Rede Heiner Scholing: Antrag (SPD/GRÜNE) zur Förderung von Mehrsprachigkeit

- Es gilt das gesprochene Wort - 

Anrede,

Nehmen wir hier bitte doch mal einen Perspektivwechsel vor. Betrachten wir Schule doch einmal aus dem Blickwinkel einer Familie aus Portugal, die hier schon seit mehreren Jahren, ja vielleicht Jahrzehnten lebt. In der Familie wird portugiesisch gesprochen. Das schulpflichtig werdende Kind besucht eine Kita. Es wächst im Prinzip zweisprachig auf. Prägend ist allerdings die Herkunftssprache.

Im Sprachfeststellungsverfahren im Vorfeld der Schule wird ein Bedarf im Erwerb der deutschen Sprache festgestellt. Es ist ein großer Fortschritt, dass wir im Vorfeld von Schule eine Feststellung über den Unterstützungsbedarf in Bezug auf den Erwerb der deutschen Sprache ermitteln.

Bei der Familie kommt aber noch etwas anderes an: hier ist ein Defizit festgestellt worden. Das positive Vermögen des Kindes – nämlich eine weitere Sprache zu beherrschen - gerät nicht oder zu wenig in den Blick. Und diese fehlende Wahrnehmung einer sehr bedeutsamen Fähigkeit hat Folgen:

Die Familie fühlt sich dann eben doch nicht zugehörig.

Ich habe mit mehreren Verbänden und auch mehreren betroffenen Eltern über diesen Antrag gesprochen. Ich habe regelmäßig eine positive – nein, eine sehr positive Rückmeldung bekommen. Hin und wieder wurde mir aber auch eine Frage gestellt:

Warum passiert bisher zu wenig in Hinblick auf die Förderung des herkunftssprachlichen Unterrichts? Warum führt der herkunftssprachliche Unterricht ein Randdasein? Warum ist er nicht zeugnisrelevant?

Warum werden keine Zertifikate vergeben?

Ich habe regelmäßig und mit Überzeugung geantwortet, dass wir keineswegs am Nullpunkt stehen, dass wir schon einiges auf den Weg gebracht haben.

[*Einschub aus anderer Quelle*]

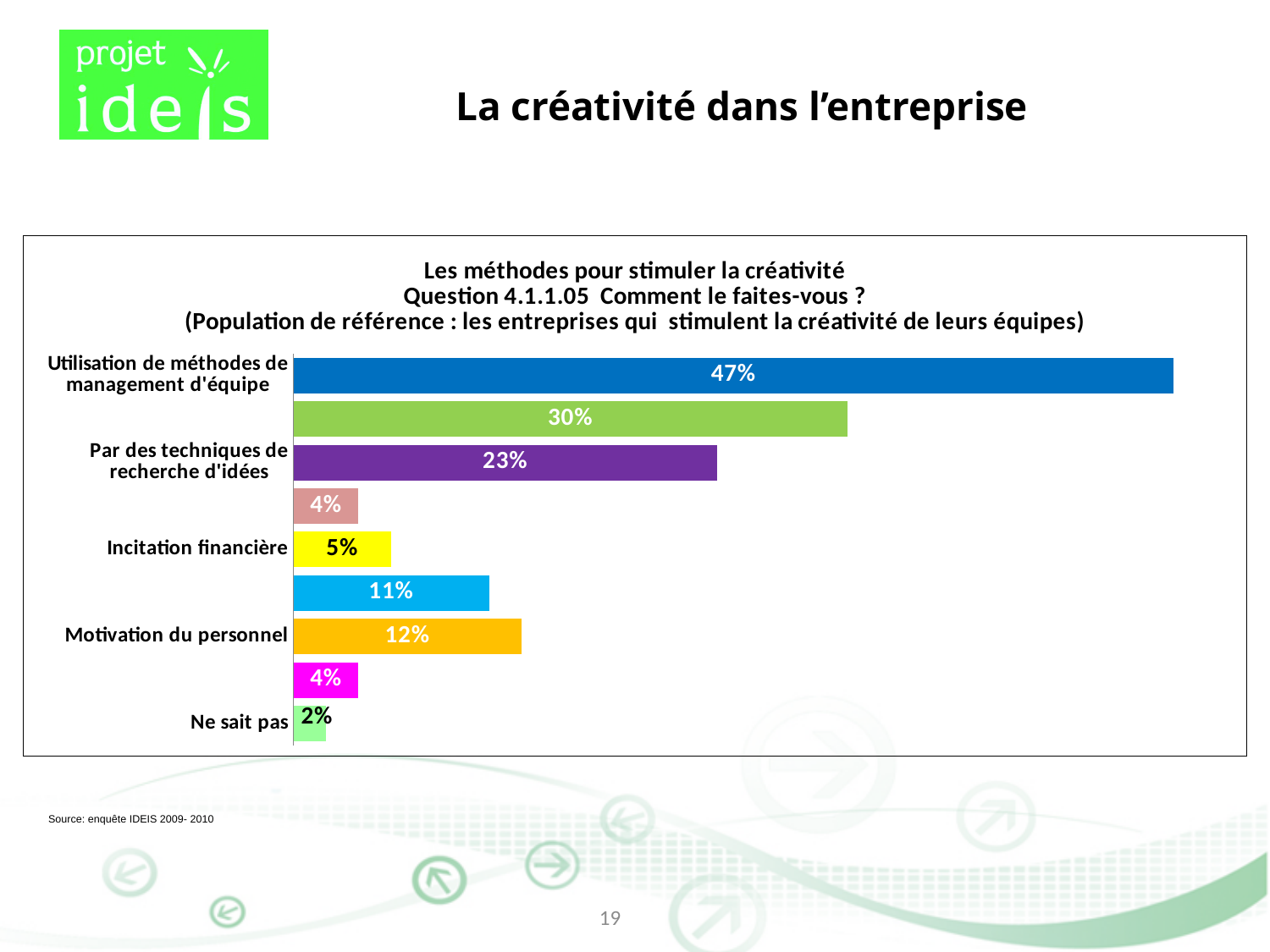
What is the first line of the chart's title? Les méthodes pour stimuler la créativité What is the value for "Motivation du personnel"? 12% What is the difference between the values for "Utilisation de méthodes de management d'équipe" and "Par des techniques de recherche d'idées"? 24 percentage points Which category has the highest value in the chart? Utilisation de méthodes de management d'équipe Which is larger, the value for "Incitation financière" or the value for "Motivation du personnel"? Motivation du personnel What is the value for "Par des techniques de recherche d'idées"? 23% What is the value for "Utilisation de méthodes de management d'équipe"? 47% Which category has the lowest value in the chart? Ne sait pas What is the value for "Ne sait pas"? 2% What is the value for "Incitation financière"? 5% How many bars are plotted in the chart? 9 What kind of chart is shown on the slide? Bar chart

2014 wurde ein Erlass veröffentlicht, der eine Grundlage für schulische Angebote legt. Herkunftssprachlicher Unterricht wird in Grundschulen erteilt. In der SEK I gibt es Projektschulen und AG-Angebote. Es gibt Möglichkeiten der Anerkennung der Herkunftssprache als 2. Fremdsprache. Und so weiter.

Aber ich bin mit dieser Antwort nicht immer durchgedrungen.

Es fehlt etwas:

Zu viele Eltern bzw. ihre Kinder haben keine Angebote.

Schwierig ist die Fortführung von Angeboten in der SEK I.

Zeugnisrelevanz ist nicht gegeben.

Angebote finden eher am Rand der Schule statt.

Es fehlen Lehrkräfte.

Auch an diesem Thema wird etwas deutlich: wir haben die Tatsache, dass wir ein Einwanderungsland sind, noch viel zu wenig in Gesetze und Erlasse und erst recht nicht in tägliches Handeln übersetzt haben. Und das hat Konsequenzen.

Menschen fühlen sich abgehängt und an den Rand gedrängt.

Wir sind uns absolut einig darin, dass der Erwerb der deutschen Sprache essentiell wichtig für Integration ist. Deshalb haben wir auch angesichts der hohen Flüchtlingszahlen so große Anstrengungen unternommen diesen Bereich innerhalb kürzester Zeit mit Ressourcen und passenden Maßnahmen weiterzuentwickeln.

Aber die Weiterentwicklung der Maßnahmen zur Stärkung des herkunftssprachlichen Unterrichts ist lediglich die andere Seite der Medaille.

Die Zielsetzung ist identisch:

  • Integration soll gelingen!
  • Niemand wird abgehängt!
  • Keiner geht verloren!

Das Kultusministerium hat bereits zahlreiche, konkrete Schritte zur Weiterentwicklung des herkunftssprachlichen Unterrichts unternommen. Es wurden Maßnahmen zur Ausbildung von zukünftigen Lehrkräften auf den Weg gebracht. Bereits im Dienst befindliche Lehrkräfte sind angesprochen worden, ob sie Interesse an der Erteilung von herkunftssprachlichem Unterricht haben.

Qualifizierungsmaßnahmen sind in Planung. Dafür möchte ich mich ausdrücklich bedanken.

Und schließlich bin ich mir sicher, dass die Weiterentwicklung unsere Schulen besser machen wird.